稍大一些后,他终于悟透了父母之间的约定。商业联姻本就毫无感情可言,婚后生活也是各过各的——百利无一害的交易里,唯一的代价便是王源。

他从出生就是一个人,在争夺和仇恨中长大。

“还不是拜您所赐。”王源一屁股陷进一旁的单人沙发里,柔软的填充材料将他的身体小幅度地抛起。茶几上摆着两杯咖啡,他端起其中一杯,声音响亮地啜饮几口便砸回桌面,毫不留情地表达不满:“您应该学着多在自己身上找原因,而不是总是这样,一出了问题就去责备别人。”

“决定好去哪里读书了吗?”王夫人抿一口咖啡,她一如既往的镇定自若,只自顾自地往下问。

杯中深不见底的暗色液体早已凉透,苦涩的气味被深夜酝酿得愈发钝重,像一把铅锤,反复捶打着她的神经末梢。

“你父亲在遗嘱里的意思是,希望你能再多读几年书,好歹等到大学毕业大学毕业,你现在太年纪小,没有什么经验;你哥他年纪大些,历练也更多,如果他回来,会更有能力和精力去处理公司的事务。

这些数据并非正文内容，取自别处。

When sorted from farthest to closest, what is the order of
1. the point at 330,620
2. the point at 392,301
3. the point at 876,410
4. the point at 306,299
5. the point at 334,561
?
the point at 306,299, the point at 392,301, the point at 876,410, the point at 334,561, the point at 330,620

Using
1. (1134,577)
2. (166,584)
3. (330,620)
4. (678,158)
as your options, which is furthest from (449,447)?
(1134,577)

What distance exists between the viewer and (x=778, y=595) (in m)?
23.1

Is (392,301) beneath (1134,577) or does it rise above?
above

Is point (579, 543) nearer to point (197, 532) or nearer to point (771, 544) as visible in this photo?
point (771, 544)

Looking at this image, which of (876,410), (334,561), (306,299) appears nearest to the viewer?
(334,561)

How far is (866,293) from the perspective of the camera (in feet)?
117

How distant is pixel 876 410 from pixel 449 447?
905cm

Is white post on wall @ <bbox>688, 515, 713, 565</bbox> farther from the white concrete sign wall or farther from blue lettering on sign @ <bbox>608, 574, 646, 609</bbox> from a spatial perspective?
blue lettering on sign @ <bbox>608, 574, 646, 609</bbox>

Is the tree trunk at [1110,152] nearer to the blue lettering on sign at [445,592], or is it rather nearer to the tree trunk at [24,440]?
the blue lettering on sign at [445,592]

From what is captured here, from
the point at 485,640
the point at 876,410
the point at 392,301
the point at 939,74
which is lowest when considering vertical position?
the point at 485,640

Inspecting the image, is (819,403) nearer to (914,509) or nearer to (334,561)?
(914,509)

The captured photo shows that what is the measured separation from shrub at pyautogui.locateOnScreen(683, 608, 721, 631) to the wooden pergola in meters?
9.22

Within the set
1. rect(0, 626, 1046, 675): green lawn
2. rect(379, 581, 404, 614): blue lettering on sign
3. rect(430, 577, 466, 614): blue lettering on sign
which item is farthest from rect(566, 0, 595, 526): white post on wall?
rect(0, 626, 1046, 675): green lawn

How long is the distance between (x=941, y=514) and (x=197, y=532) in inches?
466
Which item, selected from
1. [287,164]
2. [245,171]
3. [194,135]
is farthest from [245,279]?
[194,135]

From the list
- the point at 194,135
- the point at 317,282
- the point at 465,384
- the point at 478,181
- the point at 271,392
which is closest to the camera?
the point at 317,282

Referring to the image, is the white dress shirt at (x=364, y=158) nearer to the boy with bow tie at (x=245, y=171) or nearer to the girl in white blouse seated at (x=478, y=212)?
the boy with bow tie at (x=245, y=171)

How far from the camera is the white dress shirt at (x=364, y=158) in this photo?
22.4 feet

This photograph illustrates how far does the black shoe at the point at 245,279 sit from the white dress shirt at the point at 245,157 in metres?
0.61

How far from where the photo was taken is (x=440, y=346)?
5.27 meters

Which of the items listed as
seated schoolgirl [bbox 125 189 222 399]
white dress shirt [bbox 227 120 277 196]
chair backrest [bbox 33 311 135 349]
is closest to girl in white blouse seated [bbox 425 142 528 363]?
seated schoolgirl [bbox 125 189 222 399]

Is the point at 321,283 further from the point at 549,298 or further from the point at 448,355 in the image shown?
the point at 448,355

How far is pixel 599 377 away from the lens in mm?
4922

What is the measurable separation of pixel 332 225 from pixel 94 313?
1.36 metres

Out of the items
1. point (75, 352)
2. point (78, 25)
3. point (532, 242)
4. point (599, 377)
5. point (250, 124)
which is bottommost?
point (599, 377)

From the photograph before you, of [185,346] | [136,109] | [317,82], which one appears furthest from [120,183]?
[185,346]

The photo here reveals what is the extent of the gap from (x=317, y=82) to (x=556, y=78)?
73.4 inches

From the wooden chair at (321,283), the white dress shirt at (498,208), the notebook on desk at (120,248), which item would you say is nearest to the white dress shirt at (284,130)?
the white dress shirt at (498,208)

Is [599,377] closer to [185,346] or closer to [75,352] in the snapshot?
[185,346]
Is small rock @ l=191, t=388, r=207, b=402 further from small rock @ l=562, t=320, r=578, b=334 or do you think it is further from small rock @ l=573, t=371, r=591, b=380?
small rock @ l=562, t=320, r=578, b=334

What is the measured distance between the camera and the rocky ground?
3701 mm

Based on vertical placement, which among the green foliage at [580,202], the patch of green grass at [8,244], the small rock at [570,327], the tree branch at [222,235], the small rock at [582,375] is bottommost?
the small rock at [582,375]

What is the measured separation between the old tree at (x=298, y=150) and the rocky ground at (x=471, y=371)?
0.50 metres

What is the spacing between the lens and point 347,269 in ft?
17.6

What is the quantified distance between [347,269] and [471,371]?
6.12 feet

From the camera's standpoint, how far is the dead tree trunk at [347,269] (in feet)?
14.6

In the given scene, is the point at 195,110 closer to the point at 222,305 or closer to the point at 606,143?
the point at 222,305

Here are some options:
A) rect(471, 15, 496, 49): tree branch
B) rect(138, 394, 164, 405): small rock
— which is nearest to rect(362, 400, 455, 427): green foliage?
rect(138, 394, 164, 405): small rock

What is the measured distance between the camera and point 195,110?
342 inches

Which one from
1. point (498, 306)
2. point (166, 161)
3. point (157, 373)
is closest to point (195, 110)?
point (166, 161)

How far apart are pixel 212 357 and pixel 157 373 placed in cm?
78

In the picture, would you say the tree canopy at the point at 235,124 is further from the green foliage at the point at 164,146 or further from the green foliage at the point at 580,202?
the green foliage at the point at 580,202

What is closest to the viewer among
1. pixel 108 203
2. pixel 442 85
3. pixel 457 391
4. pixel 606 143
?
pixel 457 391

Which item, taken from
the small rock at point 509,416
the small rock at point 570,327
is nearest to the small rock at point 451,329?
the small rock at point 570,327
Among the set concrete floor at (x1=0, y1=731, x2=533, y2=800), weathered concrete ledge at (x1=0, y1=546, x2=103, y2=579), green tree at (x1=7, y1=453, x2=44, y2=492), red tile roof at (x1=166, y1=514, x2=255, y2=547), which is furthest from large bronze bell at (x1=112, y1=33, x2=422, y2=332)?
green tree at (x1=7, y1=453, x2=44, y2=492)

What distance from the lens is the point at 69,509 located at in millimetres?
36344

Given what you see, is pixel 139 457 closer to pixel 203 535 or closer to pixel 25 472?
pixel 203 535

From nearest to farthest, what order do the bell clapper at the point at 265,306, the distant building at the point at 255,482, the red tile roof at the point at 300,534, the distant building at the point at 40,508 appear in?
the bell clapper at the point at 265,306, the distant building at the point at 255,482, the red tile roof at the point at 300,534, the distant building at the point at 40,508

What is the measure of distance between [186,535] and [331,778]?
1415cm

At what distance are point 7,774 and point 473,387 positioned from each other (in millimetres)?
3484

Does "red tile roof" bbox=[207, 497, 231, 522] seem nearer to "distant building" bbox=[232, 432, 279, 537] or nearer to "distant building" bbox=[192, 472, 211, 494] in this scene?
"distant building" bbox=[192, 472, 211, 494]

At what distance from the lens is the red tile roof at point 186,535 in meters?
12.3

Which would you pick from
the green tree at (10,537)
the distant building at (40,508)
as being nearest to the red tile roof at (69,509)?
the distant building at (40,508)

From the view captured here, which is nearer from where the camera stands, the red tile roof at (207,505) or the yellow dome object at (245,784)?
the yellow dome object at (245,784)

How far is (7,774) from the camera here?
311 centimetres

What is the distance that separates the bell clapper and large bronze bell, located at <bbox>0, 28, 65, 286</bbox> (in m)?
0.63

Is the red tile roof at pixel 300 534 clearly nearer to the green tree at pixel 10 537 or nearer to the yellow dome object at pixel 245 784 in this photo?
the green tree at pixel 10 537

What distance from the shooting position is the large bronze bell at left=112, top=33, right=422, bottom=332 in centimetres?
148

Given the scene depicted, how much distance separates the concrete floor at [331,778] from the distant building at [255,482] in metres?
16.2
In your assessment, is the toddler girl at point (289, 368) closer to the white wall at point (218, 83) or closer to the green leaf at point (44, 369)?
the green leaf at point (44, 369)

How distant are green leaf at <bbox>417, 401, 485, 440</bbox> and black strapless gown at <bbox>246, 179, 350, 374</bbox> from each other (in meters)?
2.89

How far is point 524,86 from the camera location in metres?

你懂我意思吧?”

“不懂。”

少年冷冷地抛出两个字,眼底沉积着阴郁的神色,低垂的眼神投向王夫人,目光里暗含着一丝隐约的怨恨。

他不懂自己为什么会拥有这样自私又刻薄的母亲,或是这样偏执又古怪的父亲——父亲似乎只看到了兄长的好,从来都不在乎他的努力,他在兄长的光环下活成了一个影子;兄长离开后,就更一锤定音,成为了父亲心中最好的儿子,他永远比不过。

傲慢冷淡的母亲,强势疏离的父亲,常年不断的争吵冷战,都将他精心搭建的一切向往期冀都击得粉碎。

他们都不在乎、甚至从未爱过自己。

陶阿姨的逝世,不过是压死骆驼的那最后一根稻草。虽说懂事后,母亲便严令禁止两人见面,但在感情上,王源一直都将她视作生母。他人生中仅有的,少得可怜的温情,全部源于那个长眠地下的女人——或许还可以加上一个王俊凯,只可惜,那一切也不过是他的一厢情愿罢了。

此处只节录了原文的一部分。